Medical Ethics and Electronic Medical Records

“But what happens when your physician retires, moves or sells his/her practice? What happens when your electronic health record contains inaccurate information (a misdiagnosis, for example)? What happens when it has gaps (an unrecorded drug allergy)? What happens when a medical practitioner somewhere along the way has made a value judgment (high-maintenance patient, chronic complainer, hypochondriac) that could affect your access to care?” – Carol Goar

http://www.thestar.com/opinion/commentary/2014/02/09/medical_ethics_overtaken_by_technology_goar.html

In the Toronto Star article, Medical ethics overtaken by technology, Carol Goar puts doctors, their clinics, and the technology they choose to use under the microscope. Through a series of questions, Goar expresses concern about the way in which medical technology is compromising Canadians’ privacy rights. While Goar may ask some hard questions, her thesis that patient records are no longer being kept safe for Canadians falls flat in the face of today’s EMR industry. Instead, Goar seems out of touch with the reality of the medical software industry and the physicians, clinics, and even patients who put their faith in it.
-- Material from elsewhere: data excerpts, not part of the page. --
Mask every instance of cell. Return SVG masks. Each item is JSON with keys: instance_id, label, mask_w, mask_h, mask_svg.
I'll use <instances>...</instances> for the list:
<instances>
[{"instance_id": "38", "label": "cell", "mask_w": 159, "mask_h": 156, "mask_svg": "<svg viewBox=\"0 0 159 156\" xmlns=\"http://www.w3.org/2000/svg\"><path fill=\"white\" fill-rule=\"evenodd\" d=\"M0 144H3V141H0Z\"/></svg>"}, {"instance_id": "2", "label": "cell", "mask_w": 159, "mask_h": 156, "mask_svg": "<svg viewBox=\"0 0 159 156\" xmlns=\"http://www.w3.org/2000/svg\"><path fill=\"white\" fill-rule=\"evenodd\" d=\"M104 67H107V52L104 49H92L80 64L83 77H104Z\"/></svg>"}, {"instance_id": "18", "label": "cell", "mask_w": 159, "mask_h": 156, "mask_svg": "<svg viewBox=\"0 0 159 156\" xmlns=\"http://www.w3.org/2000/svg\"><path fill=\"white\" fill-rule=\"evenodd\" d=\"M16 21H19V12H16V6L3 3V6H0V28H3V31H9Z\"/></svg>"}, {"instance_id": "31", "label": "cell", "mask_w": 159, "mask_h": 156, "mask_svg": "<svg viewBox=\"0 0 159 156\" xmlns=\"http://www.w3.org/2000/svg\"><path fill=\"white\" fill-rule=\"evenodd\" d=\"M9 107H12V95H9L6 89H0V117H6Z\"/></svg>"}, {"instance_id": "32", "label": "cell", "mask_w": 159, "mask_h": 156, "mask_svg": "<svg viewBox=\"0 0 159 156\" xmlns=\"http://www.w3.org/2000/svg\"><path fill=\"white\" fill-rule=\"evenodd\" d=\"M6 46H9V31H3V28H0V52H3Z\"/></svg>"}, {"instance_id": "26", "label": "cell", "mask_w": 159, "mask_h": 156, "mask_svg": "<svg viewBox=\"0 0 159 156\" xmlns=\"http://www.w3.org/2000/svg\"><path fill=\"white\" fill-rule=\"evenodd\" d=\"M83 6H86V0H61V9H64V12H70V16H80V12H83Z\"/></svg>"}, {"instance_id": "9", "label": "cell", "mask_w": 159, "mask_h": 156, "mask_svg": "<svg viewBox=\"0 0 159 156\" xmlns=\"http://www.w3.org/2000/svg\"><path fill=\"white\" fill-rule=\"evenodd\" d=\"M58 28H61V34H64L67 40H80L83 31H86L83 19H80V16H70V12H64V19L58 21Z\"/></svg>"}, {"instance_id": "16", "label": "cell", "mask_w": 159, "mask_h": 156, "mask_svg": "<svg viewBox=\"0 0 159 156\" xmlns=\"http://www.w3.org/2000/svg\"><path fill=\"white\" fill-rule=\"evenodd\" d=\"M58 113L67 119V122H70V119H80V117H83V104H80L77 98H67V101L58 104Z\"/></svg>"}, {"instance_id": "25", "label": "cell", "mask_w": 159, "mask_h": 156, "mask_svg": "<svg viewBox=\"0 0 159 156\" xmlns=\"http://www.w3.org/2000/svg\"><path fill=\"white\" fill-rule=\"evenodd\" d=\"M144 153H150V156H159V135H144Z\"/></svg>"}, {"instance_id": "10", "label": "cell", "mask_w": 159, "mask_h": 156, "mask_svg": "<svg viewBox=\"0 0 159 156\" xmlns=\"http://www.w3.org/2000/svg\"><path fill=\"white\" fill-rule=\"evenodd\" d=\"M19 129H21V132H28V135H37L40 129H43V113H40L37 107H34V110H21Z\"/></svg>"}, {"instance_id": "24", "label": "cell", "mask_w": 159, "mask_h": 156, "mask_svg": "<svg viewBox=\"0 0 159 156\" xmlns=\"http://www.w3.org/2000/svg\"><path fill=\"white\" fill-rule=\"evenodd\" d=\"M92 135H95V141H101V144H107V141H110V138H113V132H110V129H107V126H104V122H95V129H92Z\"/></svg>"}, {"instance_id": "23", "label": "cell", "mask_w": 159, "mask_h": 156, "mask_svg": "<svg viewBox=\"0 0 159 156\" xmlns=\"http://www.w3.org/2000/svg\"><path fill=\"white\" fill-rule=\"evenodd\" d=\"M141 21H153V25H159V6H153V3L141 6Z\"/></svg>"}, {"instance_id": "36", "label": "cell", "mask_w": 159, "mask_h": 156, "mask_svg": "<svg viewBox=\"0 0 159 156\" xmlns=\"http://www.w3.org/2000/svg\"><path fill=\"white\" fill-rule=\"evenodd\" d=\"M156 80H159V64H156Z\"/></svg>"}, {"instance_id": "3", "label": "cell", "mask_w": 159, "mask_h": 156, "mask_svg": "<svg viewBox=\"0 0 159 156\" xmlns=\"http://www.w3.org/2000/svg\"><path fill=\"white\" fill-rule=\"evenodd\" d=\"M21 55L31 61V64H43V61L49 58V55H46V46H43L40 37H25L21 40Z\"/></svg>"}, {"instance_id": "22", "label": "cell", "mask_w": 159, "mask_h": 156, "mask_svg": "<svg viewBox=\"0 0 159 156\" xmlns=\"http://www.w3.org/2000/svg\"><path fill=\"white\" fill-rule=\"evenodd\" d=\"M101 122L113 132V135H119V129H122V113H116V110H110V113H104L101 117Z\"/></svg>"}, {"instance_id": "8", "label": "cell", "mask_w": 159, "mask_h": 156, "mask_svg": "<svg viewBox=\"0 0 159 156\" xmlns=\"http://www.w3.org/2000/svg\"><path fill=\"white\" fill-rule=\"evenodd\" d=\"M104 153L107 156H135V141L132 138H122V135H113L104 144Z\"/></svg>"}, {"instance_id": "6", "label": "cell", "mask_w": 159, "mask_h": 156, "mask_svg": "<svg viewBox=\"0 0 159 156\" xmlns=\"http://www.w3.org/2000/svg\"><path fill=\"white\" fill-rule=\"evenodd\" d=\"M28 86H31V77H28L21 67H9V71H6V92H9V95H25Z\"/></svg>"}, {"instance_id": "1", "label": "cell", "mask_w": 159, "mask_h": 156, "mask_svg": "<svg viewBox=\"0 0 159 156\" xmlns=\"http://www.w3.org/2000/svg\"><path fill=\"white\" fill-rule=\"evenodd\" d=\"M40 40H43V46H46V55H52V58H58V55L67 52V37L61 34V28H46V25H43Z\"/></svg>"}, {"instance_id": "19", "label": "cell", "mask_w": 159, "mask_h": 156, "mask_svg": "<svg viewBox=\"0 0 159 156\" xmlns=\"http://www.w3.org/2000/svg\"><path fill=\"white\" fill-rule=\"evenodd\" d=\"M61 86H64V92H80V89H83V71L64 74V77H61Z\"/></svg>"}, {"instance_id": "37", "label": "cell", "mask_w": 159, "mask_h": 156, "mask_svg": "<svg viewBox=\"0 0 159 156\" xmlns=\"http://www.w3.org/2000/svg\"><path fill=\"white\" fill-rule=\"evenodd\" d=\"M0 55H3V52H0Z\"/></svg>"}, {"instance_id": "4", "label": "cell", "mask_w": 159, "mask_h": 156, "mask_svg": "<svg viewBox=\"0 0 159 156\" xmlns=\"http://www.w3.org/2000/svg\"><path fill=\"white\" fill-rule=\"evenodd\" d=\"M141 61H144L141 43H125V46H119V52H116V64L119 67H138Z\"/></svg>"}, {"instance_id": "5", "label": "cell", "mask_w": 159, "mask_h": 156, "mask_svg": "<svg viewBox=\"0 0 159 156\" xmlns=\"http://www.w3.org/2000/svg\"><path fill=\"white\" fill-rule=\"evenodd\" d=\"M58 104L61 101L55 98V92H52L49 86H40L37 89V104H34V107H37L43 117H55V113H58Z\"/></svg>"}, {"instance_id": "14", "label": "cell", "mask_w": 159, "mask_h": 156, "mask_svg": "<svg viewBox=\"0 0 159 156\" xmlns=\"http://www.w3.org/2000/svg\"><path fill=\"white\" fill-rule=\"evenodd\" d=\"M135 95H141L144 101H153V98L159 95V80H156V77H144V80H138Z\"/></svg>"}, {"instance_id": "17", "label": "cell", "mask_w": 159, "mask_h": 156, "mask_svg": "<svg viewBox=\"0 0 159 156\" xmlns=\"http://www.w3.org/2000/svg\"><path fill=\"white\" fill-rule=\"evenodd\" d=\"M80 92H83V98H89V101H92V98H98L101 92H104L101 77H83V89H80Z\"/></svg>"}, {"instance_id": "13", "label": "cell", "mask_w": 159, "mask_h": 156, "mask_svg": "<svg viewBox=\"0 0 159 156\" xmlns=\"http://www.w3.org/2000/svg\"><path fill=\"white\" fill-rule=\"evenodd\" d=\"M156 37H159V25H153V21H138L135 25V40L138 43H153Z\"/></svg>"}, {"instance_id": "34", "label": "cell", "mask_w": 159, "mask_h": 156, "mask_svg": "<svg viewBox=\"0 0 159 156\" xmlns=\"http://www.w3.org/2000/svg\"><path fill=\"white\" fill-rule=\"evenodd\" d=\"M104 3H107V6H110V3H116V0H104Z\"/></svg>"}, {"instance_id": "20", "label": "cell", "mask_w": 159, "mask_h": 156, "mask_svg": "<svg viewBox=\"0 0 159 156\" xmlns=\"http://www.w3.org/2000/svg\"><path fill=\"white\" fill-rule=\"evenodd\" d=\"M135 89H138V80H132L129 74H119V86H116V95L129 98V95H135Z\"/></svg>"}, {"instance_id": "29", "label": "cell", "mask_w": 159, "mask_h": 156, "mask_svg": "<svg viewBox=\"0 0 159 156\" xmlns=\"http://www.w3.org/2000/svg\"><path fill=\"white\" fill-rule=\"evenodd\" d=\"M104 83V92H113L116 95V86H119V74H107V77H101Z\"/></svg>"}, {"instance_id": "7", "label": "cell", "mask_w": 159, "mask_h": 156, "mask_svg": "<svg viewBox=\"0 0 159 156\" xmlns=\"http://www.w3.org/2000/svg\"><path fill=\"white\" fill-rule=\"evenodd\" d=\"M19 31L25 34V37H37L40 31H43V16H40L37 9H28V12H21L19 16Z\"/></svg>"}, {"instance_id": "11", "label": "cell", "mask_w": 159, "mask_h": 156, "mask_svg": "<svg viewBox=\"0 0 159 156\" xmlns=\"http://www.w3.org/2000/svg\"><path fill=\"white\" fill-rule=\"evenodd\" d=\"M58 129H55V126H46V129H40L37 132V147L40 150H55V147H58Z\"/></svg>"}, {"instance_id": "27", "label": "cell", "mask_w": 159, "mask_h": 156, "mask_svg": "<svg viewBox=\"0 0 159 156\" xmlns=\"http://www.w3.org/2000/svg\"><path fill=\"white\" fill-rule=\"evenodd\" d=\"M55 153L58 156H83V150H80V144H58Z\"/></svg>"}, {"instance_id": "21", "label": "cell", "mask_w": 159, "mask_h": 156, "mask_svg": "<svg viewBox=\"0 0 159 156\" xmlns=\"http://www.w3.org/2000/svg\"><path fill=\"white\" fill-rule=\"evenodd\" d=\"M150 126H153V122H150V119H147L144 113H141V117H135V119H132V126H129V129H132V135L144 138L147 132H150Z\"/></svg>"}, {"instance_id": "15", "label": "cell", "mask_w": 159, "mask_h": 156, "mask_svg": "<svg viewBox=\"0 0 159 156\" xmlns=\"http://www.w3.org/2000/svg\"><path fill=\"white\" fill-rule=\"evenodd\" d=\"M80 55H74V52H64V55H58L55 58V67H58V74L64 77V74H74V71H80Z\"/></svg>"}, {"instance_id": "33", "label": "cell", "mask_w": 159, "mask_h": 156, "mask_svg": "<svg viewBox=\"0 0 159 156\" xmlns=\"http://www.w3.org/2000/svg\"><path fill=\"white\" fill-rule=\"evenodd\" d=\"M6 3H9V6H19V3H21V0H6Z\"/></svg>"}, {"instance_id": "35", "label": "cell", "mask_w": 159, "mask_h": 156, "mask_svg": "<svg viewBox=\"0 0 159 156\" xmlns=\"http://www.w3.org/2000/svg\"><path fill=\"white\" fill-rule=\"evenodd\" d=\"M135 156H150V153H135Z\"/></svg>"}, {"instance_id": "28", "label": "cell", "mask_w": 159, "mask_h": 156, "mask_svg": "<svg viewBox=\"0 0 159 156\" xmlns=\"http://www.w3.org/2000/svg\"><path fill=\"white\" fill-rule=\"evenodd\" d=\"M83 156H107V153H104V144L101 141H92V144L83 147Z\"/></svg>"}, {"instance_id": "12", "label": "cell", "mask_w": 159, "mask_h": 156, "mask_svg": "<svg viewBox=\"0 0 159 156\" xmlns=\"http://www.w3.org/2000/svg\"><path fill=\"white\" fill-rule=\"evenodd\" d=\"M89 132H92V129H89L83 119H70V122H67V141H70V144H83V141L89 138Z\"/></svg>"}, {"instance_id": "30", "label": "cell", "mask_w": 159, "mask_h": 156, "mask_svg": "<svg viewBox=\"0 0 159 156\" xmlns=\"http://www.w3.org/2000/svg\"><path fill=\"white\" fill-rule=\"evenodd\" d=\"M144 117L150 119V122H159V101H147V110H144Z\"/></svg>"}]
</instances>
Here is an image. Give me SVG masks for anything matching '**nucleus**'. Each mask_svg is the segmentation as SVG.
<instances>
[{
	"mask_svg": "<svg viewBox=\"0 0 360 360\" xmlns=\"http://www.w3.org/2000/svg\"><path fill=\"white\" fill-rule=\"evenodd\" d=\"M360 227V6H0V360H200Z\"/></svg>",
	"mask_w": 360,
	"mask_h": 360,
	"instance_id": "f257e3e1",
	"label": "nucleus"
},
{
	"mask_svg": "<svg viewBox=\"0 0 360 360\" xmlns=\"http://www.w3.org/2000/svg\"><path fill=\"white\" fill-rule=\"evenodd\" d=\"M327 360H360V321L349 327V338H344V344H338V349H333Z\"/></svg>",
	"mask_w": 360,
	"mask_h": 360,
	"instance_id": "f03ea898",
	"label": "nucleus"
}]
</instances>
In fact, electronic medical record software has done nothing but improve the security of medical records in Canadian physicians’ clinics. Encryption ensures that records are kept safe from malicious intent, which is a massive improvement over the physical locks that have kept paper charts safe for decades. Tools built into the software such as password protection ensure confidential records are only accessed by physicians who have patient consent. All the life-saving benefits Goar acknowledges are combined with improved security and privacy. There is no downside for patients here.

Among her assumptions, Goar seems to believe that paper records represent a safer, more confidential type of record. What she seems to forget, however, is that paper records come with no encryption, no locks to prevent unauthorized staff, nurses, or physicians from accessing the record, and no back-ups to protect against natural disasters. If a clinic experiences a fire or flood, those paper records are gone, with no chance of recovery. Electronic medical records, on the other hand, when properly backed up, ensure a natural disaster doesn’t mean a data disaster. Paper records are not immune to the problems she claims are unique to electronic medical records. Mistakes such as misdiagnoses or unrecorded drug allergies happen on paper charts just as often as they may happen in electronic medical records. In fact, many EMR systems, including P & P’s CIS, are designed with checks in place to ensure misdiagnoses and overlooked allergies don’t happen.

Goar seems to believe that the biggest problem with electronic medical records arises when physicians retire. This is a complicated time for any patient and physician. Patients must begin their search for a new family doctor, while physicians dissemble their practice. Records must be retained in secure facilities for 10 years, while providing patients with their right to access their medical record. Paper records make this process more difficult and expensive for both parties, since retiring physicians must pay for large, secure storage facilies, and patients must pay the administrative costs to track down their record and deliver it to their new clinic. More often than not, patients start over, with a brand new record at their new doctors’ offices.

Electronic medical records, on the other hand, are far cheaper to store, and easier to access for patients who need them. There is no ‘involuntary handover’, and records are kept safely behind layers of encryption and back-ups. Goar, herself, admits that problems arising around electronic medical records are rare and most often related to broken rules, not problems with the software itself.

With all the benefits that electronic medical records are bringing to patient care and medical record safety and security, villianizing the whole industry for endangering the public’s privacy is misguided and, in many way, insulting to the physicians, clinics, and software companies that are working hard to ensure the exact opposite.